* EXCERPT TO READ:
========
EP-4375955-B1 - METHOD AND SYSTEM FOR EVALUATING QUALITY OF A DOCUMENT

EP4375955B1EP 4375955 B1EP4375955 B1EP 4375955B1EP-4375955-B1

Inventors

DAS, Tarun Kumar
MALLICK, Triptesh
SINGH, MADHUSUDAN
KUMAR, Pragyesh
BALARAMAN, MRIDUL

Dates

Publication Date: 20260513
Application Date: 20230313

Claims (11)

A method (600) of determining quality of a document image, the method comprising: segmenting (604), by a computing device, the document image into a plurality of regions, wherein each of the plurality of regions comprises text data; classifying (606), by the computing device, each of the plurality of regions into one of a plurality of image quality classes, wherein the quality of the document image corresponds to the accuracy of optical character recognition, OCR, processes applied to the document image; wherein each of the plurality of regions is classified based on a determination of a highest confidence score from one of a plurality of machine learning models, wherein each of the plurality of machine learning models is trained corresponding to one of the plurality of image quality classes, wherein the training of each of the plurality of machine learning models corresponding to one of the plurality of image quality classes comprises determining a training dataset for each of the plurality of image quality classes, and wherein the determination of the training dataset for each of the plurality of image quality classes comprises: segmenting (702), by a computing device, a training image into a plurality of regions, wherein each of the plurality of regions comprises text data; for each of the plurality of regions, performing (704), by the computing device, OCR using two or more OCR systems to determine corresponding two or more OCR text data; determining (706), by the computing device, text matching scores based on a comparison among the two or more OCR text data using a plurality of string matching techniques; determining (708), by the computing device, a plurality of threshold values for the plurality of image quality classes based on a statistical analysis of the text matching scores based on the plurality of string matching techniques and for the plurality of regions; and clustering (710), by the computing device, the plurality of regions into one of the plurality of image quality classes based on the plurality of threshold values; computing (612), by the computing device, a cumulative quality score for the document image based on a weighted average of a number of regions classified into each of the plurality of image quality classes; and determining (614), by the computing device, the quality of the document image based on the cumulative quality score.
The method as claimed in claim 1, wherein the determination of the plurality of threshold values comprises: computing, for each of the plurality of regions, a minimum text matching score, a maximum text matching score, and an average text matching score based on the text matching scores for the plurality of string matching techniques; and determining the plurality of threshold values based on a statistical calculation of the minimum, the maximum, and the average text matching scores for the plurality of regions.
========
* GIVEN RECORDS:
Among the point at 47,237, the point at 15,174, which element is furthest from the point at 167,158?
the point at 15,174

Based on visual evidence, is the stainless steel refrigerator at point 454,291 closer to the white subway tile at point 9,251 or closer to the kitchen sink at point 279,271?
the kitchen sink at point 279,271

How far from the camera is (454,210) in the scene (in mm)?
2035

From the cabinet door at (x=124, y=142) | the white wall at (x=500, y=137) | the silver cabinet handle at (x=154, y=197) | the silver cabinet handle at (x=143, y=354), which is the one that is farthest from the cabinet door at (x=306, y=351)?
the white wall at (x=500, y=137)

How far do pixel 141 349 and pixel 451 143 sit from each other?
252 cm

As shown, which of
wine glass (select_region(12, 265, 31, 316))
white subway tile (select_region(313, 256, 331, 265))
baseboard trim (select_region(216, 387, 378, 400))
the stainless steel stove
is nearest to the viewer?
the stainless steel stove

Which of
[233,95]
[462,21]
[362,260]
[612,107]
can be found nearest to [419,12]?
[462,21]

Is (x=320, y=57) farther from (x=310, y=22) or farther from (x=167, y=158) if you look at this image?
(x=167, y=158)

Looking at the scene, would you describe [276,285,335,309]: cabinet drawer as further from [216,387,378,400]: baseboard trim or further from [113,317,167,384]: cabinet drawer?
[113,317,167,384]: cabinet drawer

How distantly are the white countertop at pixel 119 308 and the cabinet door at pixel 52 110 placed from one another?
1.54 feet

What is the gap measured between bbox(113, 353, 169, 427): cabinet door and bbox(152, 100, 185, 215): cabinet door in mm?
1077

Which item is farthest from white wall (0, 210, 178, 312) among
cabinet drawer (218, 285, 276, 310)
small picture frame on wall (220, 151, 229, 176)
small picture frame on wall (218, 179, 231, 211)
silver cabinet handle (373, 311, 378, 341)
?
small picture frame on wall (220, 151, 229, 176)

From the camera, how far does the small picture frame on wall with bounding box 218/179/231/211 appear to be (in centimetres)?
========
* ACTIONS TO TAKE:
1) In the patent excerpt, what is the cumulative quality score for a document image based on?
2) Write the next part of the patent excerpt on document image quality, starting after its final claim.
The records are separate material with no connection to the patent excerpt.

* SET OF ANSWERS:
1) It is based on a weighted average of the number of regions classified into each of the image quality classes.

2)
The method as claimed in claim 1, wherein the plurality of threshold values comprises a lower threshold value and an upper threshold value, and wherein the plurality of image quality classes comprises a bad image quality class for document images for the average text matching score less than or equal to the lower threshold value, a good image quality class for the average text matching score greater than or equal to the upper threshold value, and a medium image quality class for the average text matching score greater than the lower threshold value and less than the upper threshold value.
The method as claimed in claim 1, wherein the plurality of regions comprises at least one of a region with word level text data, a region with sentence level text data, a region with paragraph level text data, and a region with page level text data.
The method as claimed in claim 1, wherein the computing device is configured to determine quality of a document comprising a plurality of document images by: computing a cumulative quality score for each of the plurality of document images based on the weighted average of the number of regions classified into each of the plurality of image quality classes; and determining the quality of the document based on the cumulative quality score for each of the plurality of document images.
The method as claimed in claim 1, wherein the computing device is configured to re-train the plurality of machine learning models based on a variance in a confidence score from each of the plurality of machine learning models.
A system (100) for determining quality of a document image, comprising: one or more processors (108); a memory (110) communicatively coupled to the processors, wherein the memory stores a plurality of processor-executable instructions, which, upon execution, cause the processors to: segment the document image into a plurality of regions, wherein each of the plurality of regions comprises text data; classify each of the plurality of regions into one of a plurality of image quality classes, wherein the quality of the document image corresponds to the accuracy of optical character recognition, OCR, processes applied to the document image; wherein each of the plurality of regions is classified based on a determination of a highest confidence score from one of a plurality of machine learning models, wherein each of the plurality of machine learning models is trained corresponding to one of the plurality of image quality classes, wherein the training of each of the plurality of machine learning models corresponding to one of the plurality of image quality classes comprises determining a training dataset for each of the plurality of image quality classes, and wherein the one or more processors are further configured to determine the training dataset for each of the plurality of image quality classes by: segmenting, by a computing device, a training image into a plurality of regions, wherein each of the plurality of regions comprises text data; for each of the plurality of regions, performing OCR using two or more OCR systems to determine corresponding two or more OCR text data; determining text matching scores based on a comparison among the two or more OCR text data using a plurality of string matching techniques; determining a plurality of threshold values for the plurality of image quality classes based on a statistical analysis of the text matching scores for the plurality of string matching techniques and for the plurality of regions; and clustering the plurality of regions into one of the plurality of image quality classes based on the plurality of threshold values; compute a cumulative quality score for the document image based on a weighted average of a number of regions classified into each of the plurality of image quality classes; and determine the quality of the document image based on the cumulative quality score.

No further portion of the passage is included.